Dramaturge et romancier, mais avant tout poète, Georges Rodenbach est un auteur belge attachant et dont la prose agit tel un charme sur les lecteurs sentimentaux dont je suis. Personnellement, il m'est impossible de le lire sans penser à mon cher Zola même si le verbe est moins rude ; c'est la lutte du symbolisme et du naturalisme qui aboutit dans les deux courants à une narration très descriptive et tout empreinte d'émotions. Mais si chez Zola l'homme est au cœur du récit, avec Rodenbach, c'est la ville de Bruges qui tient le haut de l'affiche. Déjà, avec "Bruges-la-morte", j'en avais fait la délicieuse expérience, elle se renouvelle ici avec "Le carillonneur".
Joris Borluut remporte le concours de carillon de Bruges et installe ses quartiers dans le beffroi. Là, "au-dessus de la vie", il est libre d'exprimer par sa musique et le tintement des nombreuses cloches qui composent son carillon, ses rêves et ses espoirs. Son premier rêve, capital, est sans doute de voir sa bonne et belle ville de Bruges rayonner sur les Flandres dans un règne hégémonique incontesté et éternel. Joyau d'art, de mysticisme et d'humanisme, Bruges mérite tout ce qu'il y a de mieux selon lui et ses amis. Mais les projets les plus audacieux sont souvent sapés par les prosaïsmes de l'existence qui nous en éloignent pour un temps indéfini. Ainsi en va-t-il pour Joris dont les amours contradictoires et contrariées déchirent le cœur et le corps entre deux sœurs aux tempéraments diamétralement opposés.

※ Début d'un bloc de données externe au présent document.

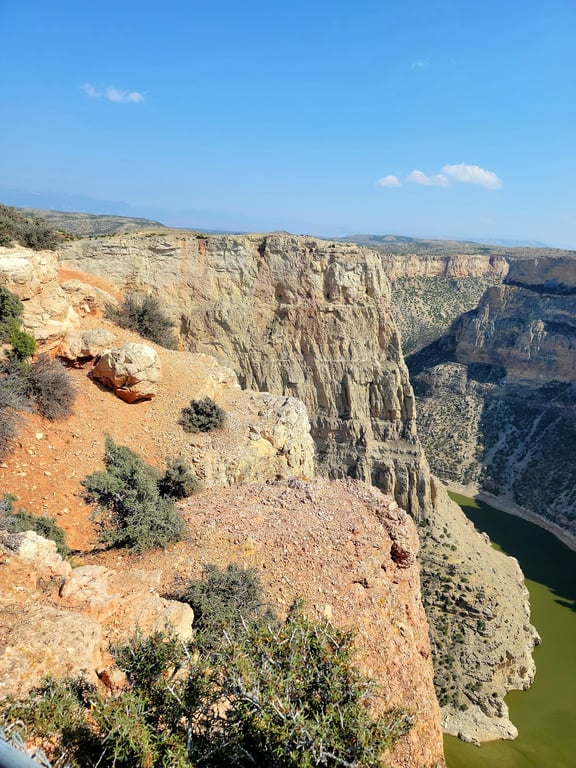 Devil's Canyon Overlook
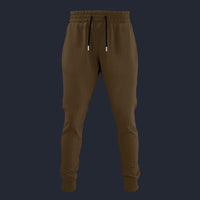 Modetrail Star Trek Starfleet Uniform Mid 2270s Dark Brown Sweatpants Costume, S-5XL US Size, Gift For Him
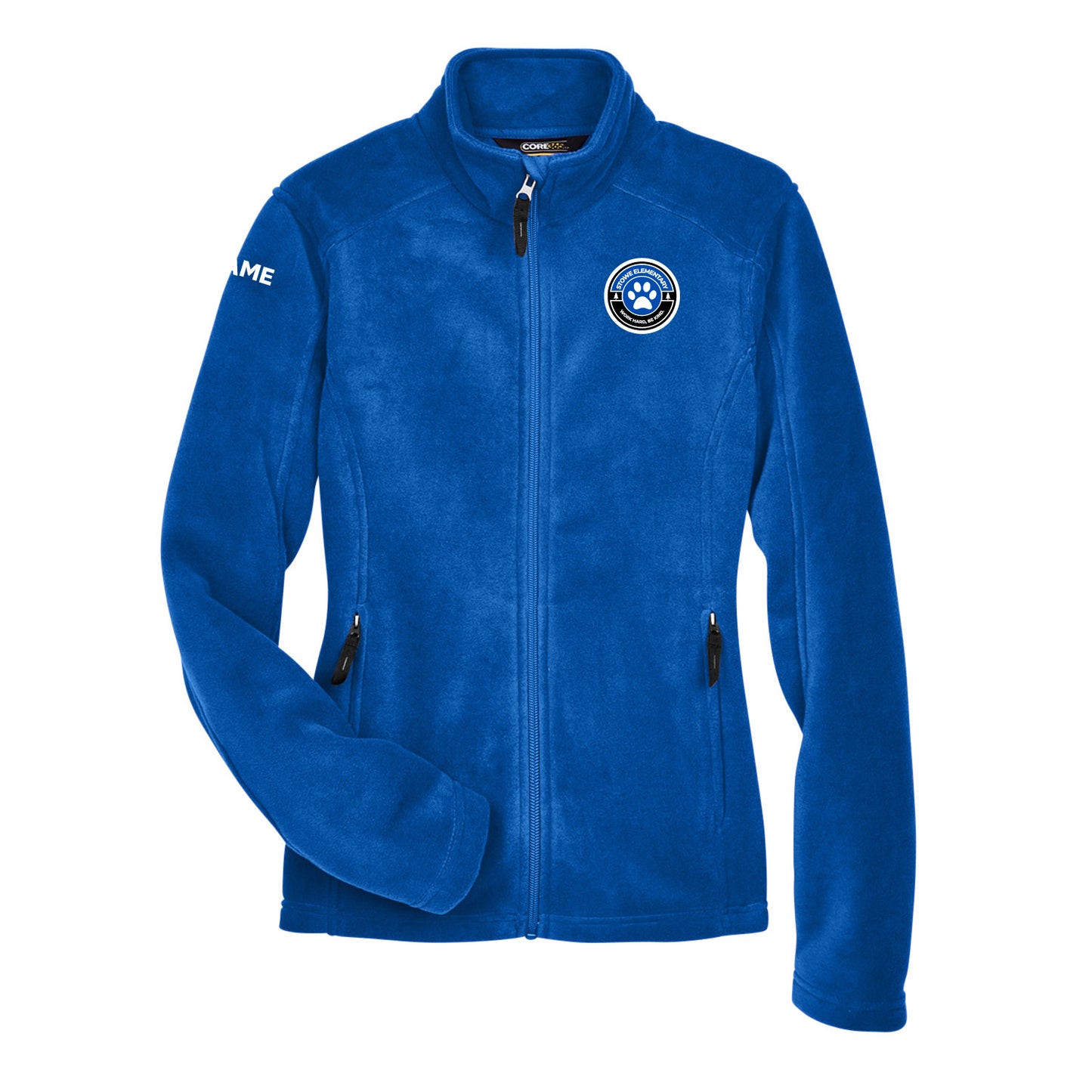 Stowe Elementary Ladies' Journey Fleece Jacket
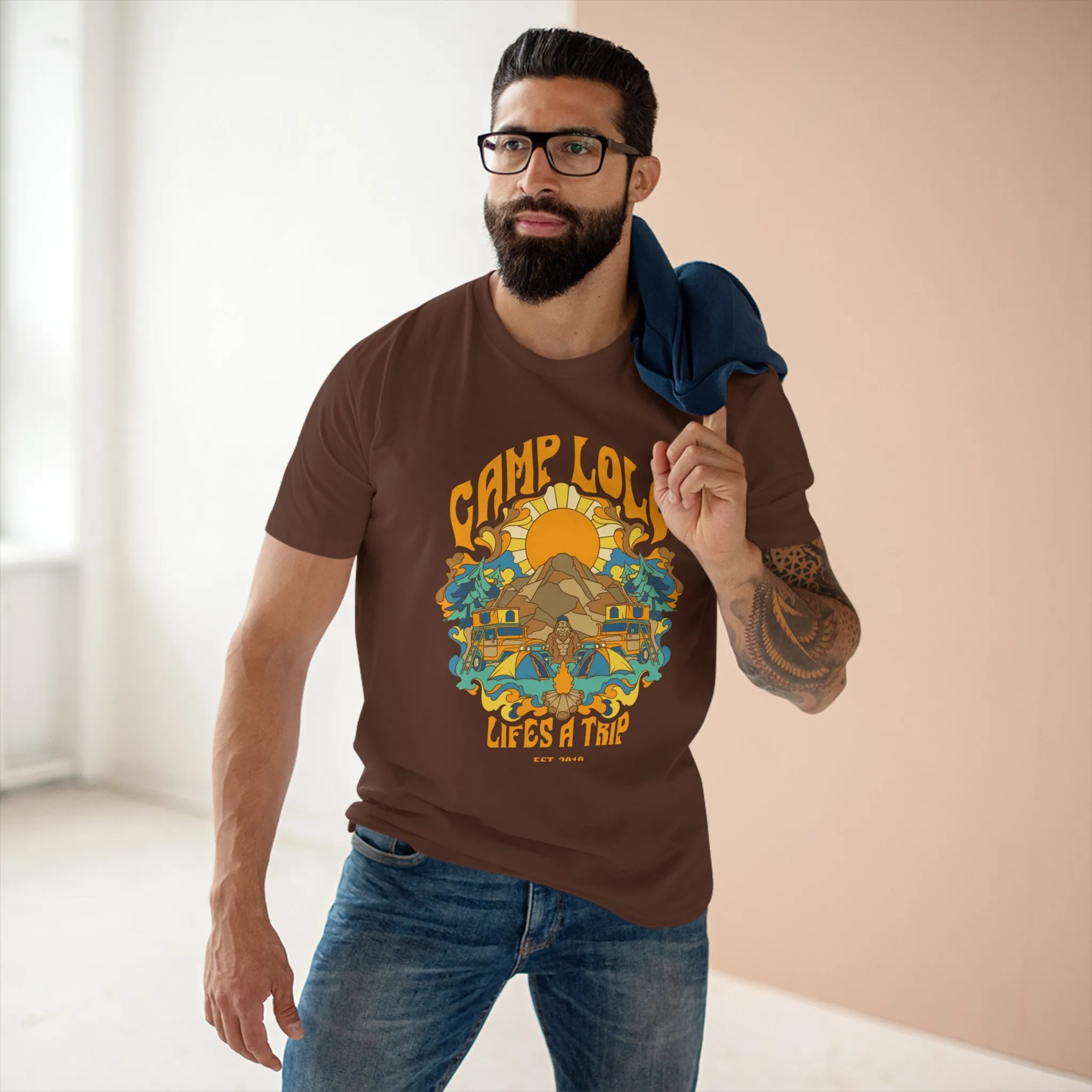 Camp Lolo Trippin' Tee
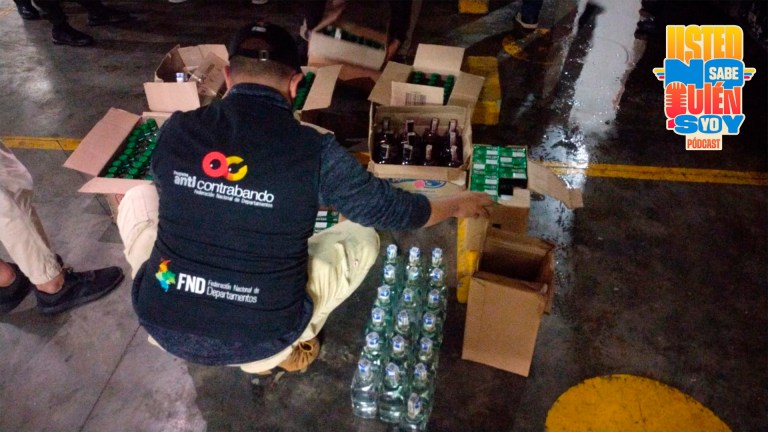 Licor adulterado en Bogotá: lo que descubren las autoridades en su fabricación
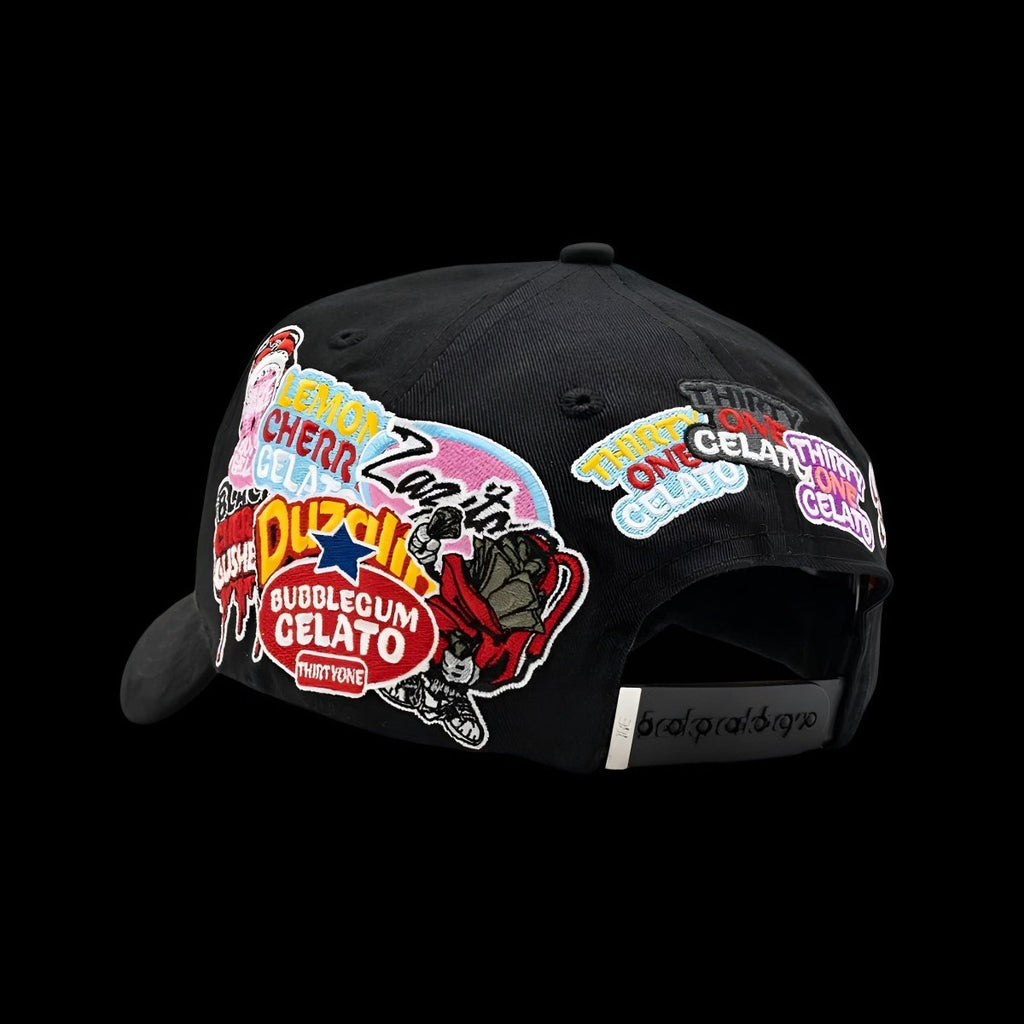 GORRA 31 HATS "THIRTY ONE GELATO" - Drop - Shop Colombia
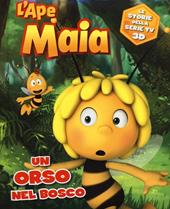 L' Ape Maia. Un orso nel bosco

"Le carillonneur" se divise en trois parties très distinctes dont seules les deux premières m'ont vraiment intéressée, d'où une lecture qui, quoique plaisante, s'est un peu étirée jusqu'à l'ennui dans son dernier tiers. Mon sentiment est aussi qu'il faut peut-être être belge et/ou flamand pour pleinement s'approprier ce roman et l'apprécier dans tous ses intimes développements.